What you are asked to do: Copy out every item below word for word, leaving out the pictures.

Data shown:
※

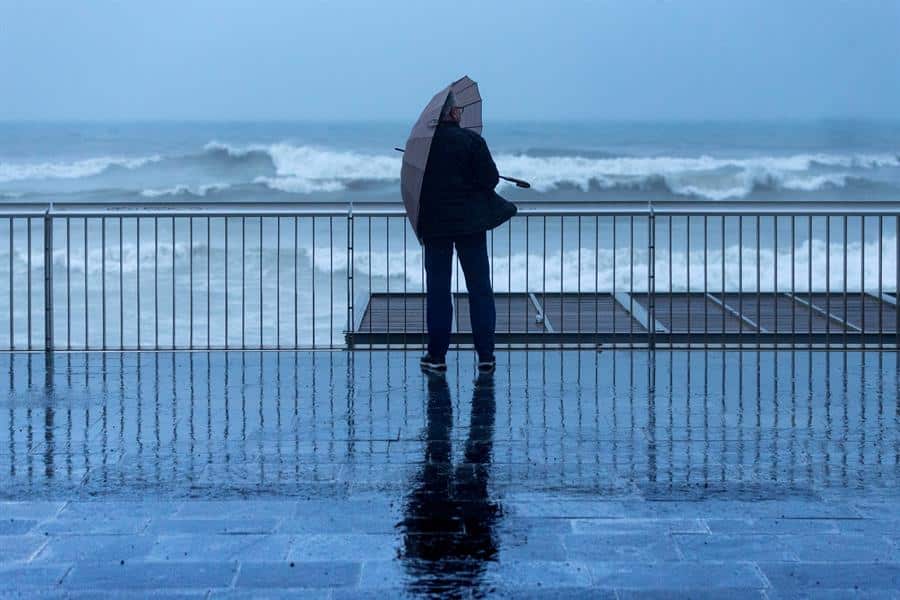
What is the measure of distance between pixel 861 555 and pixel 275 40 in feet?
154

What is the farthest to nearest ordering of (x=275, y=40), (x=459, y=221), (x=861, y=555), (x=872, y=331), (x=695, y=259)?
(x=275, y=40), (x=695, y=259), (x=872, y=331), (x=459, y=221), (x=861, y=555)

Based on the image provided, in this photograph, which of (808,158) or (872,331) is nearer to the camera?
(872,331)

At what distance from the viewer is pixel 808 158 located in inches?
1890

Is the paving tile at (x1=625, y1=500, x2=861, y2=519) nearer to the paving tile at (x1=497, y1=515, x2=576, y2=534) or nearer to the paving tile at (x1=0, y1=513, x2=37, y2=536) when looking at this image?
the paving tile at (x1=497, y1=515, x2=576, y2=534)

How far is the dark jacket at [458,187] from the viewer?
8.76m

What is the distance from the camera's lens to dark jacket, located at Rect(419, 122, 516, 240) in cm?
876

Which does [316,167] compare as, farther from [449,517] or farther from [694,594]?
[694,594]

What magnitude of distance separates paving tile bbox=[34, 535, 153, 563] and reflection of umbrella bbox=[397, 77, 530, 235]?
417 cm

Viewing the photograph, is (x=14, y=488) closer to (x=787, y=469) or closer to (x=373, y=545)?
(x=373, y=545)

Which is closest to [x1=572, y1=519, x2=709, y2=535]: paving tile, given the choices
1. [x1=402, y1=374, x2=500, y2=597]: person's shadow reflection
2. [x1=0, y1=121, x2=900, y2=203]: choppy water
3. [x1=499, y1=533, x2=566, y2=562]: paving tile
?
[x1=499, y1=533, x2=566, y2=562]: paving tile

※

Completed exercise:
What is the measure of distance between pixel 861 555 and pixel 275 40 in feet?
154

What is the farthest to nearest ordering of (x=275, y=40), (x=459, y=221), (x=861, y=555), (x=872, y=331), (x=695, y=259)?
(x=275, y=40), (x=695, y=259), (x=872, y=331), (x=459, y=221), (x=861, y=555)

Based on the image provided, in this photograph, which of (808,158) or (872,331) is nearer to the camera?
(872,331)

At what distance from the viewer is pixel 808 158 located in inches?
1890

Is the paving tile at (x1=625, y1=500, x2=861, y2=519) nearer to the paving tile at (x1=497, y1=515, x2=576, y2=534) or nearer to the paving tile at (x1=0, y1=513, x2=37, y2=536) when looking at this image?
the paving tile at (x1=497, y1=515, x2=576, y2=534)

How far is the dark jacket at [458,187] from the viewer?
8.76m

What is the distance from the camera's lens to dark jacket, located at Rect(419, 122, 516, 240) in cm?
876

Which does [316,167] compare as, farther from [449,517] or farther from [694,594]?
[694,594]

What magnitude of distance separates paving tile bbox=[34, 535, 153, 563] and reflection of umbrella bbox=[397, 77, 530, 235]?
417 cm

Viewing the photograph, is (x=14, y=488) closer to (x=787, y=469) or closer to (x=373, y=545)?
(x=373, y=545)

Which is closest to [x1=572, y1=519, x2=709, y2=535]: paving tile, given the choices
1. [x1=402, y1=374, x2=500, y2=597]: person's shadow reflection
2. [x1=0, y1=121, x2=900, y2=203]: choppy water
3. [x1=499, y1=533, x2=566, y2=562]: paving tile
?
[x1=499, y1=533, x2=566, y2=562]: paving tile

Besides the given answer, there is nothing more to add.